L’installation du compteur Linky ne résulte pas d’un simple choix d’Enedis. Cette démarche trouve son origine dans une directive européenne adoptée en 2009. Le texte 72/CE impose aux États membres « la mise en place de systèmes intelligents de mesure ».

« Ils favorisent la participation active des consommateurs au marché de la fourniture d’électricité« . Cette directive fixe également un objectif clair, à savoir qu’« au moins 80 % des clients [soient] équipés de systèmes intelligents de mesure » à l’horizon 2020.

Le compteur Linky s’inscrit donc dans un cadre légal européen. Le Code de l’énergie confie à Enedis, ou aux entreprises locales de distribution selon les territoires, la gestion des réseaux de distribution d’électricité.

La jurisprudence s’en mêle

Ces infrastructures appartiennent aux collectivités. En revanche, leur exploitation reste déléguée par contrat. Dans ce cadre, Enedis doit « mettre en œuvre des dispositifs permettant aux fournisseurs de proposer à leurs clients des prix différents suivant les périodes de l’année ou de la journée ».

« Et incitant les utilisateurs des réseaux à limiter leur consommation pendant les périodes où la consommation de l’ensemble des consommateurs est la plus élevée ». Le compteur Linky devient alors un outil central de cette stratégie.
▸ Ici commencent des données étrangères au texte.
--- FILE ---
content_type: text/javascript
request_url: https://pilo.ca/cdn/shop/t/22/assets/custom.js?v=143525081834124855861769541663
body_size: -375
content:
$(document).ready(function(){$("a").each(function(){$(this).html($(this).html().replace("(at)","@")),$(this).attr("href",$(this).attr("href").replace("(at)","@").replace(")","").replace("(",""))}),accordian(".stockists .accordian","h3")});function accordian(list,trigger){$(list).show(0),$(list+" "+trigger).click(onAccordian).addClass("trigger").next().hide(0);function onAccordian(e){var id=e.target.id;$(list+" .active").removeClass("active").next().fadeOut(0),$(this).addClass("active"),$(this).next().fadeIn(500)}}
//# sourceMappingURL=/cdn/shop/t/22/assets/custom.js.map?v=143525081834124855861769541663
La question du refus a longtemps animé le débat public. Selon Le Courrier de l’Ouest, la jurisprudence a tranché définitivement le 9 avril 2025. La Cour de cassation a estimé que le refus d’un usager ne pouvait pas remettre en cause l’obligation de service public assumée par le gestionnaire du réseau.
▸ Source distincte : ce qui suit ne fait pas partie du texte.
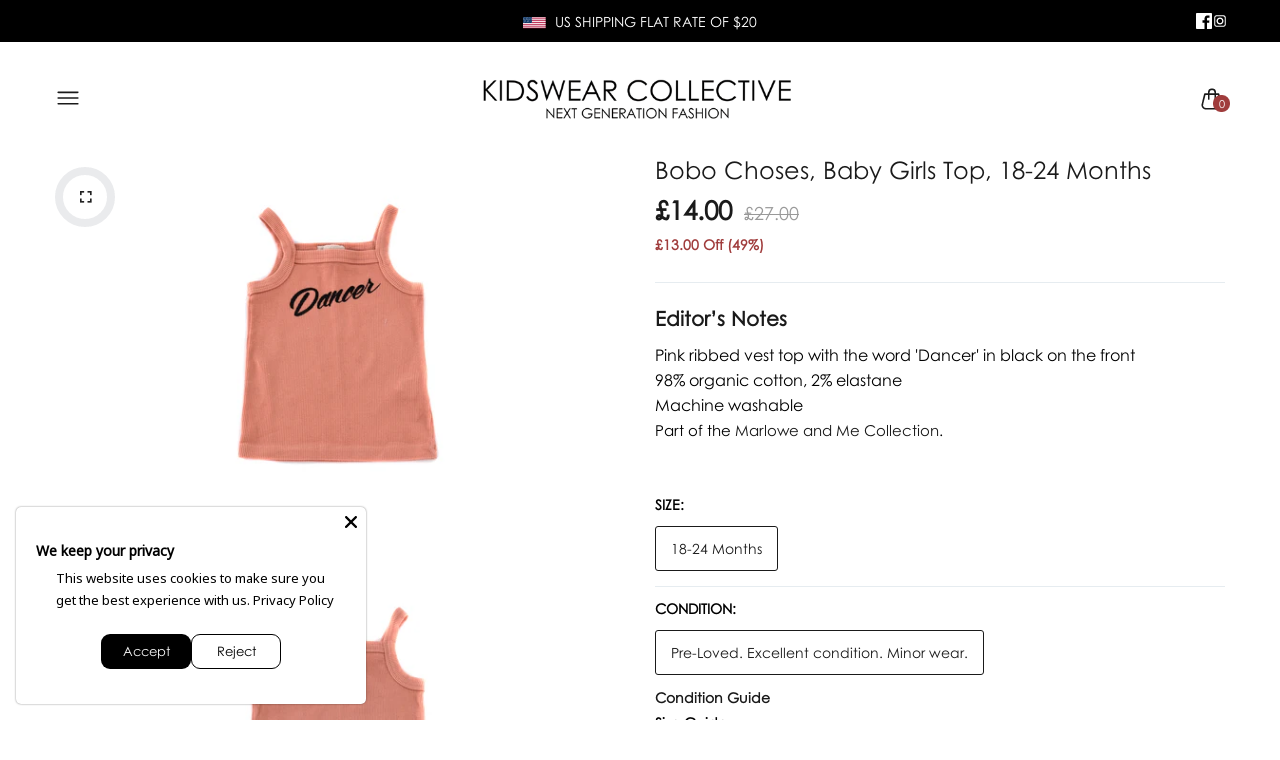

--- FILE ---
content_type: text/javascript
request_url: https://www.kidswearcollective.com/cdn/shop/t/41/assets/jquery.custom.js?v=144058047845513688821749203864
body_size: -641
content:
//# sourceMappingURL=/cdn/shop/t/41/assets/jquery.custom.js.map?v=144058047845513688821749203864
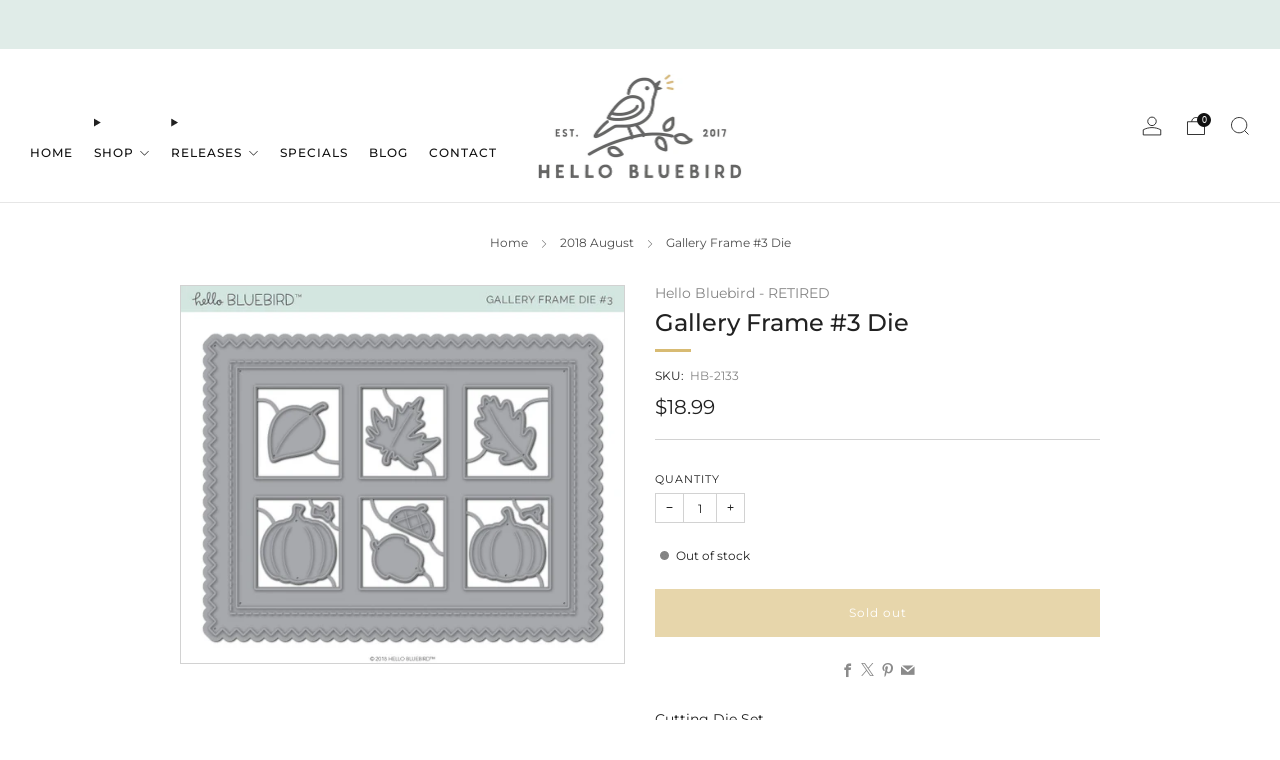

--- FILE ---
content_type: text/javascript
request_url: https://shop.hellobluebird.com/cdn/shop/t/22/assets/custom.js?v=101612360477050417211718437878
body_size: -646
content:
//# sourceMappingURL=/cdn/shop/t/22/assets/custom.js.map?v=101612360477050417211718437878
Cette décision ferme la porte à une remise en cause juridique globale du compteur Linky. En revanche, sachez que s’opposer au boîtier ne constitue pas une infraction pénale. Le ministère de la Transition écologique a fait un rappel lors d’une séance au Sénat, le 30 janvier 2020.

Il a expliqué qu’Enedis « doit procéder au remplacement du compteur en respectant notamment le droit de la propriété lorsque le compteur n’est pas situé sur l’espace public ou dans un endroit accessible ».

Des conséquences financières

En cas de refus d’accès, les équipes ne peuvent pas intervenir. Une fois le compteur Linky installé, son retrait n’est donc pas prévu. Ce refus entraîne néanmoins des conséquences financières.

Le ministère a précisé que le client « ne pourra prétendre à bénéficier des avantages tarifaires qu’il propose et les prestations actuellement gratuites, comme les relevés de compteur par les agents, feront l’objet d’une facturation ».

Et ce, « conformément au catalogue des prestations validé par la Commission de régulation de l’énergie ». La CRE ajoute que les personnes « qui empêcheraient encore la pose d’un compteur Linky durant cette phase de déploiement diffus devaient supporter les surcoûts générés ».

Depuis le 1er août 2025, ces frais restent bien définis. Les usagers concernés doivent régler 8,30 euros tous les deux mois, soit 49,80 euros par an. Et ce, pour permettre un relevé manuel.